Donovan's primary interests were military intelligence and covert operations. Sherwood handled the dissemination of domestic information and foreign propaganda. He recruited the noted radio producer John Houseman, who because of his Romanian birth at the time was technically an enemy alien,[2] to develop an overseas radio program for broadcast to the Axis powers and the populations of the territories they had conquered, which became known as the Voice of America. The first broadcast, called in German Stimmen aus Amerika ("Voices from America") aired on Feb. 1, 1942, and included the pledge: "Today, and every day from now on, we will be with you from America to talk about the war. . . . The news may be good or bad for us -- We will always tell you the truth."[3]

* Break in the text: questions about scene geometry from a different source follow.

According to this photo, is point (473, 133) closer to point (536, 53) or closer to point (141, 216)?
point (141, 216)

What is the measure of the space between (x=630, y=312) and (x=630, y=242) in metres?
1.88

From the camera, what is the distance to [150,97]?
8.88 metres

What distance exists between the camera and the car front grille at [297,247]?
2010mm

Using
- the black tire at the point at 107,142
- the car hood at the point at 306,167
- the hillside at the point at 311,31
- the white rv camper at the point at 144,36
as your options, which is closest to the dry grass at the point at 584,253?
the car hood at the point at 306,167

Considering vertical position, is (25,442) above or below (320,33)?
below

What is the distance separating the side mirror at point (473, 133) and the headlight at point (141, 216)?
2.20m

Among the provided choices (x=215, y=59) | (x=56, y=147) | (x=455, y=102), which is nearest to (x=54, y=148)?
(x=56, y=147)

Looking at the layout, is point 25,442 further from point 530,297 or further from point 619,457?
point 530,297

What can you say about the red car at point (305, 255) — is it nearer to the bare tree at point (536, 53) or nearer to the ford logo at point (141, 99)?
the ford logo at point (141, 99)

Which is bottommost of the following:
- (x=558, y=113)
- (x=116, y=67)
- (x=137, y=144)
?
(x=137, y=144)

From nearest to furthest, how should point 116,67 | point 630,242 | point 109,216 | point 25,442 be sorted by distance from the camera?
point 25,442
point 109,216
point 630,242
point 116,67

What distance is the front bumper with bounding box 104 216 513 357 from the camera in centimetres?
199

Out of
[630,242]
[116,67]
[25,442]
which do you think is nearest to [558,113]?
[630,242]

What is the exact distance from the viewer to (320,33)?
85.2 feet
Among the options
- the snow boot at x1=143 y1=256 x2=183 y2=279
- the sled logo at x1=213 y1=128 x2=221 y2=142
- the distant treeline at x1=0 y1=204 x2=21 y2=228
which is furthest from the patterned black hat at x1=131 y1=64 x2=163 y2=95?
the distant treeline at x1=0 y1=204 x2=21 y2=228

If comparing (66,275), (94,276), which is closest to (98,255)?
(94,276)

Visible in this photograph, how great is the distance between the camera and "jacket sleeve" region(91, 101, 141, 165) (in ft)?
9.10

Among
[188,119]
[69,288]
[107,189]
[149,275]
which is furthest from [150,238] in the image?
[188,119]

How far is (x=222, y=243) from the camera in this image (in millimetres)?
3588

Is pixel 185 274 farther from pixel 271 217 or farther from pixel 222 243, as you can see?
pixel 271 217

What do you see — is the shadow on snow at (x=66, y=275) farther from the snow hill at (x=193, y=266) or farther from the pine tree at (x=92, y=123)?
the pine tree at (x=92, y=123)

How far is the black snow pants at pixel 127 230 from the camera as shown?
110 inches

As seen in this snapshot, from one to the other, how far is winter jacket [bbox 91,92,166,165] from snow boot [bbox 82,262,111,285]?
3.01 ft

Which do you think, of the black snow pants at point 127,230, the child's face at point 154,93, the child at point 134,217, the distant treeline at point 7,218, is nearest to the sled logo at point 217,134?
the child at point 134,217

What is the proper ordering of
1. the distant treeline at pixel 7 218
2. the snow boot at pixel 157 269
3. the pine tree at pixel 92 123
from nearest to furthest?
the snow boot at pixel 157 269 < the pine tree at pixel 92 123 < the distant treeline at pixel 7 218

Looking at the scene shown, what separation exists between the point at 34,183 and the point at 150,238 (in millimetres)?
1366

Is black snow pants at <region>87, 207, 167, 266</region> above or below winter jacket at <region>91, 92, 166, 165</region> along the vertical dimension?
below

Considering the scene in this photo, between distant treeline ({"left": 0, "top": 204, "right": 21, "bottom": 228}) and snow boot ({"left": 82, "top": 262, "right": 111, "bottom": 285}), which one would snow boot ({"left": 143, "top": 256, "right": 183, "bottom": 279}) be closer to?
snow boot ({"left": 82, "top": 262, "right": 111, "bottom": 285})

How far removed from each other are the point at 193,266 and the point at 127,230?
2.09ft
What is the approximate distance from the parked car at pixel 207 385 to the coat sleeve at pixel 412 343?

Donovan's desire to use propaganda for tactical military purposes and Sherwood's emphasis on what later became known as public diplomacy were a continuing source of conflict between the two men[4] On June 13, 1942, Roosevelt split the functions and created two new agencies: the Office of Strategic Services, a predecessor of the Central Intelligence Agency, and the Office of War Information, a predecessor of the United States Information Agency.

Notes[edit]

  1. ^ Houseman, John, Front & Center, 1979, New York: Simon and Schuster, pp. 45-46.
  2. ^ Houseman, John (1979), op. cit., p. 23.
  3. ^ Kern, Chris. "A Belated Correction: The Real First Broadcast of the Voice of America". Retrieved 2010-10-19. .
  4. ^ Houseman, John (1979), op. cit., pp. 25-28.